Poster Presentation: "Structural and Dynamic Basis of Phosphorylation-Mediated HSP90 Conformational Switching Controls Epichaperome Assembly and Cellular Proliferation" at The 2nd NextGen Conversation in Biomolecular Structure and Dynamics.
Published in Chemistry, Biomedical Research, and Mathematical & Computational Engineering Applications
Cancer cells adapt to fluctuating microenvironments by rewiring intracellular signaling and protein–protein interaction networks, including through stress-induced epichaperome assemblies that support malignant phenotypes and tumor-associated cells. However, the structural basis of epichaperome formation remains unclear.

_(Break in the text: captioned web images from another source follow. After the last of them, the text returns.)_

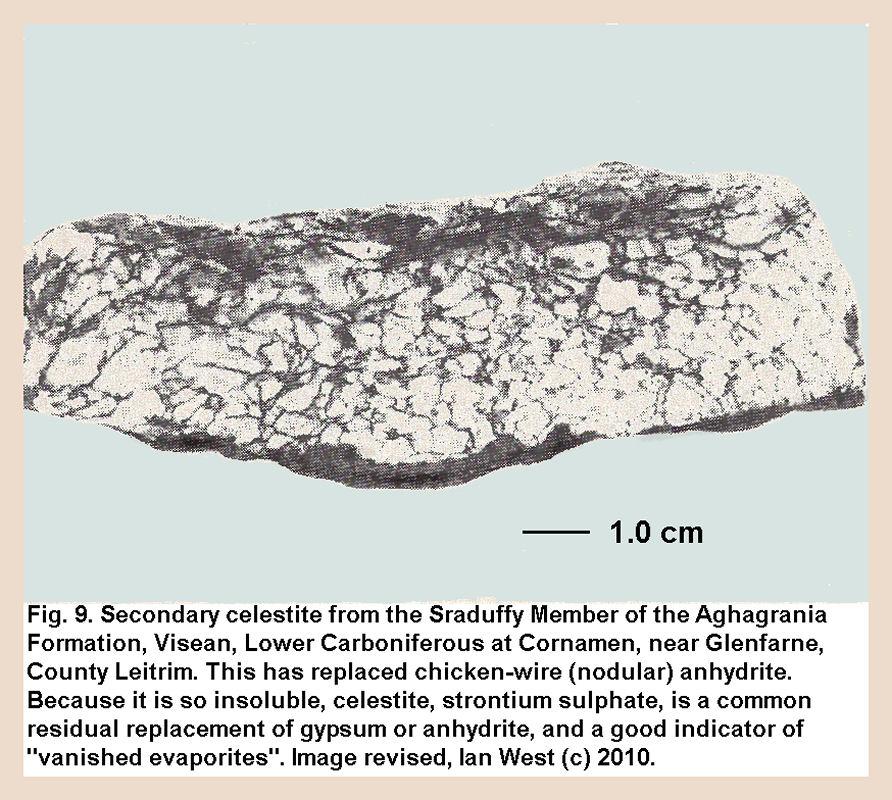 Nodular celestite replacing calcium sulphate, Sruduffy Member, Aghagrania Formation, Visean evaporites, Cornamen, County Leitrim, Ireland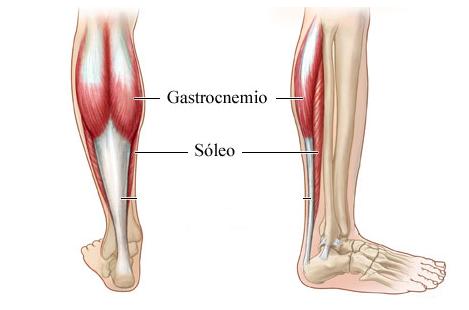 músculos-de-las-pantorrillas_piernas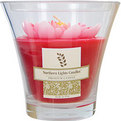 WATER LILY SCENTED Candles von Water Lily Scented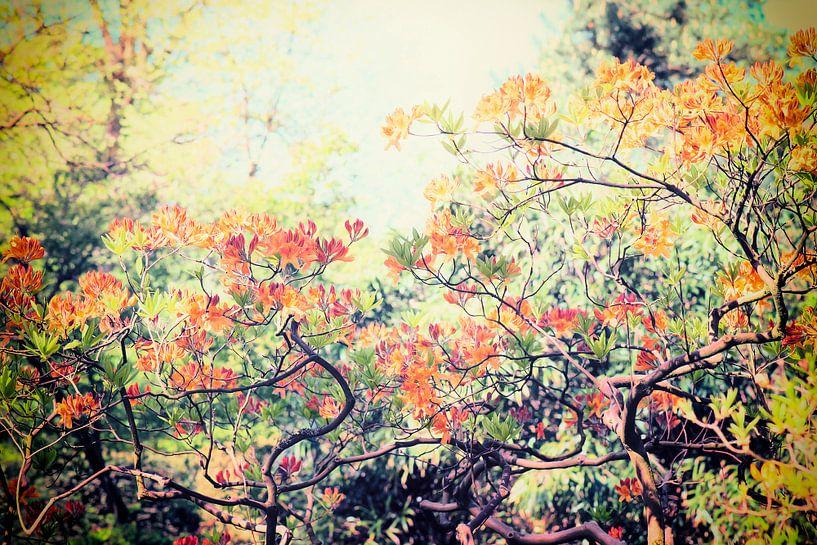 Flower Power! van Paula van den Akker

In this study, we apply a computational systems biology approach, using molecular modeling and dynamics simulations, to define how post-translational modifications (phosphorylation) drive epichaperome assembly of a pentameric complex (HSP90β(A-B)–HSP70(2)–HOP) by comparing WT (HSP90S226/S255), phosphomimetic (S226E/S255E), and non-phosphorylatable (S226A/S255A) variants. The simulations show that phosphorylation of the HSP90 charged linker promotes β-strand formation and stabilizes inter-protomer contacts, enabling higher-order multimerization consistent with epichaperome structures observed in tumor cells. These results provide a mechanistic framework for how tumors hijack chaperone networks to modulate immune pathways and suggest new strategies to disrupt pathogenic PPI networks and restore anti-tumor immunity.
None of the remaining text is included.